Effect of salt iodization on the quality of pickled vegetables
Author:
Ayed S. Amr * and Omar A. Jabay
Received 22 January 2004, accepted 28 April 2004.
Abstract
Vegetables were pickled in 100 g L-1
brines prepared from refined and crude table salt (NaCl) obtained from
the Dead sea and natural brine wells (wet-mined) with and without the
addition of 40 mg kg-1 iodine in the forms of KIO3
or KI. The effect of iodine form, salt source and refining on the sensory
quality, iodine content and vitamin C content of the pickles, as well
as vitamin A content of carrot pickles was studied. Sensory evaluation
results indicated that iodization has no effect on the taste of the pickles,
while the addition of KIO3 to both crude and refined salt resulted
in significant (P=0.05) darkening and discoloration of most pickled vegetables
regardless of the salt source. Addition of KIO3 also resulted
in significant (P<0.05) softening of the pickles prepared from both
crude and refined Dead sea salt, while this effect was less pronounced
in the case of the wet-mined salt.
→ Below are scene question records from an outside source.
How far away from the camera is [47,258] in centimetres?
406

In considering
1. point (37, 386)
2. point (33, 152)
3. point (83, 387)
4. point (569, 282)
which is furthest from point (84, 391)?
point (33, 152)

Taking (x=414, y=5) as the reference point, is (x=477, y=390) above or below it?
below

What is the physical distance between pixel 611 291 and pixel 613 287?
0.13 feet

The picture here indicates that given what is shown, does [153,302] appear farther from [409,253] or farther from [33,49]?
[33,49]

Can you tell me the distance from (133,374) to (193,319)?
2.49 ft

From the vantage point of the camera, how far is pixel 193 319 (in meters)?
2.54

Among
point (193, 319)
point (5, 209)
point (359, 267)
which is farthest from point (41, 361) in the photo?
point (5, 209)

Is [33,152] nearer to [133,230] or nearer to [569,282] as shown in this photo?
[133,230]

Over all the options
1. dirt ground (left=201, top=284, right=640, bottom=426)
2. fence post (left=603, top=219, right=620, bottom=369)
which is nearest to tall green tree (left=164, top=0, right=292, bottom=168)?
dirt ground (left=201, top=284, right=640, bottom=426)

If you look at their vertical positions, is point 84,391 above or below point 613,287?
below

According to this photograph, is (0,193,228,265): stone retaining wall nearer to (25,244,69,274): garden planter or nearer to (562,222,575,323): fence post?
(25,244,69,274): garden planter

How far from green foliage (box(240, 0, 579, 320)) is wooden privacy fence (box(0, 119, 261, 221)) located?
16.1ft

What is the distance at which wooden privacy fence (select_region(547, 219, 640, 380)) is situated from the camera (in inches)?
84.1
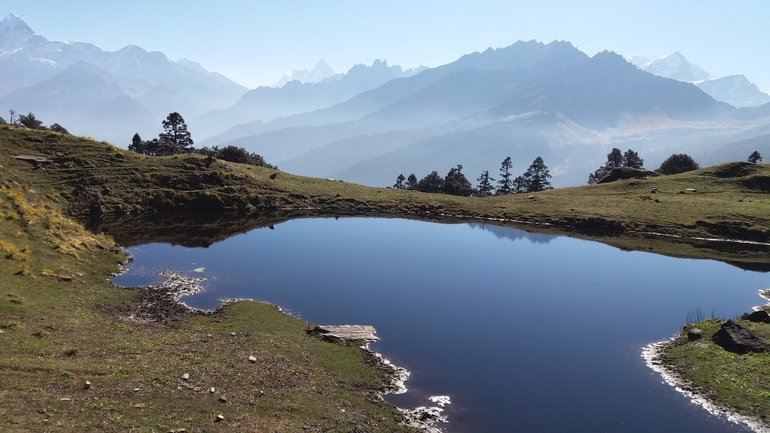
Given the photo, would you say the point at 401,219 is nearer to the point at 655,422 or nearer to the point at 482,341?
the point at 482,341

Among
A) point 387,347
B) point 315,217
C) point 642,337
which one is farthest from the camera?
point 315,217

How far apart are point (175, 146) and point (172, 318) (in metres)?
150

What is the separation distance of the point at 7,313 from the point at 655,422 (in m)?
39.5

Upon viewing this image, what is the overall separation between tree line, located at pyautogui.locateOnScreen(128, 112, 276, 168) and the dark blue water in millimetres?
63882

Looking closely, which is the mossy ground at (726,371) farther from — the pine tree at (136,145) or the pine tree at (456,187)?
the pine tree at (136,145)

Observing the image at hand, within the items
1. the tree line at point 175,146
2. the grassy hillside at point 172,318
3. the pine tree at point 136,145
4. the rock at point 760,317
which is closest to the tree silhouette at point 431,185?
the tree line at point 175,146

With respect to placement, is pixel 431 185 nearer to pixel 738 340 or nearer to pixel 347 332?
pixel 347 332

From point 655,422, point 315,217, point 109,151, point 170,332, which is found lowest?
point 655,422

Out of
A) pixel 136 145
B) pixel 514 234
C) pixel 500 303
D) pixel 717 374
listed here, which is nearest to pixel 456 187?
pixel 514 234

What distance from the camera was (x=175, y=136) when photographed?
184875 mm

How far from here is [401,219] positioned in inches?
4031

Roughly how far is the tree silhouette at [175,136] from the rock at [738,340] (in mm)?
168183

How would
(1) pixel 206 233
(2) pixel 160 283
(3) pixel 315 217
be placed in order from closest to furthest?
(2) pixel 160 283 → (1) pixel 206 233 → (3) pixel 315 217

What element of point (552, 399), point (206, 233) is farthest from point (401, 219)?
point (552, 399)
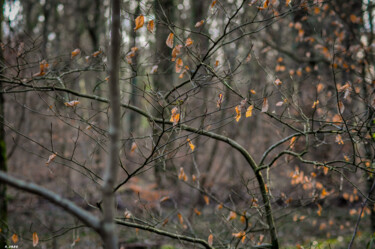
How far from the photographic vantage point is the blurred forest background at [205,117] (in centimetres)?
334

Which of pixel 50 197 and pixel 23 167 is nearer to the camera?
pixel 50 197

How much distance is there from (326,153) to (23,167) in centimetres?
1017

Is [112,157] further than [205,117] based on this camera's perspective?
No

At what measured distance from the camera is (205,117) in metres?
3.04

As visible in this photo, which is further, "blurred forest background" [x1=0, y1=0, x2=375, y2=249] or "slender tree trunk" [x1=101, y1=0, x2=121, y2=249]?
"blurred forest background" [x1=0, y1=0, x2=375, y2=249]


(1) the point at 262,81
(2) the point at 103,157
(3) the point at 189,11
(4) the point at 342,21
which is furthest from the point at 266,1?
(2) the point at 103,157

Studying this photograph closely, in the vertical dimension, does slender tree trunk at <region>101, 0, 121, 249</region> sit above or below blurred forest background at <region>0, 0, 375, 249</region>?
below

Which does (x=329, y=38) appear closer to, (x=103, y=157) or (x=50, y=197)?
(x=50, y=197)

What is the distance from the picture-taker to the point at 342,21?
6816 mm

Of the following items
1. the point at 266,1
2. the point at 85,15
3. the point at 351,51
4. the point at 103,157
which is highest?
the point at 85,15

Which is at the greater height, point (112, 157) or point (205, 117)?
point (205, 117)

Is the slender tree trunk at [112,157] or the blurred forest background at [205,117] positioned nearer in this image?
the slender tree trunk at [112,157]

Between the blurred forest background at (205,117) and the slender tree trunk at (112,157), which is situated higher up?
the blurred forest background at (205,117)

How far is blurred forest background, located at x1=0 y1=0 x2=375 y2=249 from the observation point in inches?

None of these negative effects was
noticed when potassium iodide was used. The process of pickling also resulted
in great reduction in vitamin C levels in the pickled vegetables, and
a similar reduction in vitamin A level in pickled carrots, while the process
of iodization had no pronounced effect on the pickle content of these
vitamins regardless of the salt source or refining. Iodine concentration
in the pickled vegetables reached levels of 1.60-1.80 mg kg -1
or about 40-45% of its initial concentration in the respective brines,
regardless of the type of salt used or the form of iodine added, while
iodine concentration in the brines reached 1.6-2.1 mg kg-1
after the same period.
Journal: Food, Agriculture & Environment (JFAE)
Online ISSN: 1459-0263
Year: 2004, Vol. 2, Issue 2, pages 151-156.